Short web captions
◇ ◇ ◇ ◇
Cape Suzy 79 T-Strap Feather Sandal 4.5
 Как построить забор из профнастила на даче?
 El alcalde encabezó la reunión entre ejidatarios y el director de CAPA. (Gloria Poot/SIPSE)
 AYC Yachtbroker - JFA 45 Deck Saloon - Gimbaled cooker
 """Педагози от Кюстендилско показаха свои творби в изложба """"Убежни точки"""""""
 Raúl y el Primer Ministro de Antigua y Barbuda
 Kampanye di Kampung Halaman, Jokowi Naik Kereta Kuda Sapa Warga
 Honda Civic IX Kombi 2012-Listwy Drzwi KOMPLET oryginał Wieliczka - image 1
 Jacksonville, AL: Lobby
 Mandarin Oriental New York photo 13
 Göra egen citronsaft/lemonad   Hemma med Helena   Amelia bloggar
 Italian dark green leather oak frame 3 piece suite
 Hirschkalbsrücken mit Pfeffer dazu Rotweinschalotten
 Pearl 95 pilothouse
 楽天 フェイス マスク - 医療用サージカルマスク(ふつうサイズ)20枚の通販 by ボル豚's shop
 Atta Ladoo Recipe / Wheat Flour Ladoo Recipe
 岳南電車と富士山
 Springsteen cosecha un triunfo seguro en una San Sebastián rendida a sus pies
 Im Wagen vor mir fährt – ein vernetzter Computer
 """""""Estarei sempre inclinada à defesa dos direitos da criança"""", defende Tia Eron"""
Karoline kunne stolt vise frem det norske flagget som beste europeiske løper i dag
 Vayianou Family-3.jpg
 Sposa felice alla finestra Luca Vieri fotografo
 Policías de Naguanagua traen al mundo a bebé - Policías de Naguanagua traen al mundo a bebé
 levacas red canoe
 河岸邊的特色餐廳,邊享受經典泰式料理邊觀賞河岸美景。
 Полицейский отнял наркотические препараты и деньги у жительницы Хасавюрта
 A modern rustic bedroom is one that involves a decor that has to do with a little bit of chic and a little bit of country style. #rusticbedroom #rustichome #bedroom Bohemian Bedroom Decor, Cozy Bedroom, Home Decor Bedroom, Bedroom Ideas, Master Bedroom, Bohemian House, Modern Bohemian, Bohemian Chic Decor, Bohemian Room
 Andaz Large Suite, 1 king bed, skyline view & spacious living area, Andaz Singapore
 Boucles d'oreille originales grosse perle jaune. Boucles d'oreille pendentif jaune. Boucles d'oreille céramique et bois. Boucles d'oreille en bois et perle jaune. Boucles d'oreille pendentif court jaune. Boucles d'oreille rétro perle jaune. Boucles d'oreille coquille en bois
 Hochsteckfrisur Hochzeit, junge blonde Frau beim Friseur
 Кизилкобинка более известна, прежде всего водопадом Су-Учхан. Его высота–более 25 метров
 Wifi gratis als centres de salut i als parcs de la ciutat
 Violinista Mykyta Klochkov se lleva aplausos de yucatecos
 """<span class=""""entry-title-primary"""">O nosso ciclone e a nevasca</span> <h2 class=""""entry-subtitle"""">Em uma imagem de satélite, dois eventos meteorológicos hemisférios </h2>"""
◇ ◇ ◇ ◇
PROBLEM
Repeat every entry exactly. Nothing may be dropped.

SOLUTION BELOW
Cape Suzy 79 T-Strap Feather Sandal 4.5
 Как построить забор из профнастила на даче?
 El alcalde encabezó la reunión entre ejidatarios y el director de CAPA. (Gloria Poot/SIPSE)
 AYC Yachtbroker - JFA 45 Deck Saloon - Gimbaled cooker
 """Педагози от Кюстендилско показаха свои творби в изложба """"Убежни точки"""""""
 Raúl y el Primer Ministro de Antigua y Barbuda
 Kampanye di Kampung Halaman, Jokowi Naik Kereta Kuda Sapa Warga
 Honda Civic IX Kombi 2012-Listwy Drzwi KOMPLET oryginał Wieliczka - image 1
 Jacksonville, AL: Lobby
 Mandarin Oriental New York photo 13
 Göra egen citronsaft/lemonad   Hemma med Helena   Amelia bloggar
 Italian dark green leather oak frame 3 piece suite
 Hirschkalbsrücken mit Pfeffer dazu Rotweinschalotten
 Pearl 95 pilothouse
 楽天 フェイス マスク - 医療用サージカルマスク(ふつうサイズ)20枚の通販 by ボル豚's shop
 Atta Ladoo Recipe / Wheat Flour Ladoo Recipe
 岳南電車と富士山
 Springsteen cosecha un triunfo seguro en una San Sebastián rendida a sus pies
 Im Wagen vor mir fährt – ein vernetzter Computer
 """""""Estarei sempre inclinada à defesa dos direitos da criança"""", defende Tia Eron"""
Karoline kunne stolt vise frem det norske flagget som beste europeiske løper i dag
 Vayianou Family-3.jpg
 Sposa felice alla finestra Luca Vieri fotografo
 Policías de Naguanagua traen al mundo a bebé - Policías de Naguanagua traen al mundo a bebé
 levacas red canoe
 河岸邊的特色餐廳,邊享受經典泰式料理邊觀賞河岸美景。
 Полицейский отнял наркотические препараты и деньги у жительницы Хасавюрта
 A modern rustic bedroom is one that involves a decor that has to do with a little bit of chic and a little bit of country style. #rusticbedroom #rustichome #bedroom Bohemian Bedroom Decor, Cozy Bedroom, Home Decor Bedroom, Bedroom Ideas, Master Bedroom, Bohemian House, Modern Bohemian, Bohemian Chic Decor, Bohemian Room
 Andaz Large Suite, 1 king bed, skyline view & spacious living area, Andaz Singapore
 Boucles d'oreille originales grosse perle jaune. Boucles d'oreille pendentif jaune. Boucles d'oreille céramique et bois. Boucles d'oreille en bois et perle jaune. Boucles d'oreille pendentif court jaune. Boucles d'oreille rétro perle jaune. Boucles d'oreille coquille en bois
 Hochsteckfrisur Hochzeit, junge blonde Frau beim Friseur
 Кизилкобинка более известна, прежде всего водопадом Су-Учхан. Его высота–более 25 метров
 Wifi gratis als centres de salut i als parcs de la ciutat
 Violinista Mykyta Klochkov se lleva aplausos de yucatecos
 """<span class=""""entry-title-primary"""">O nosso ciclone e a nevasca</span> <h2 class=""""entry-subtitle"""">Em uma imagem de satélite, dois eventos meteorológicos hemisférios </h2>"""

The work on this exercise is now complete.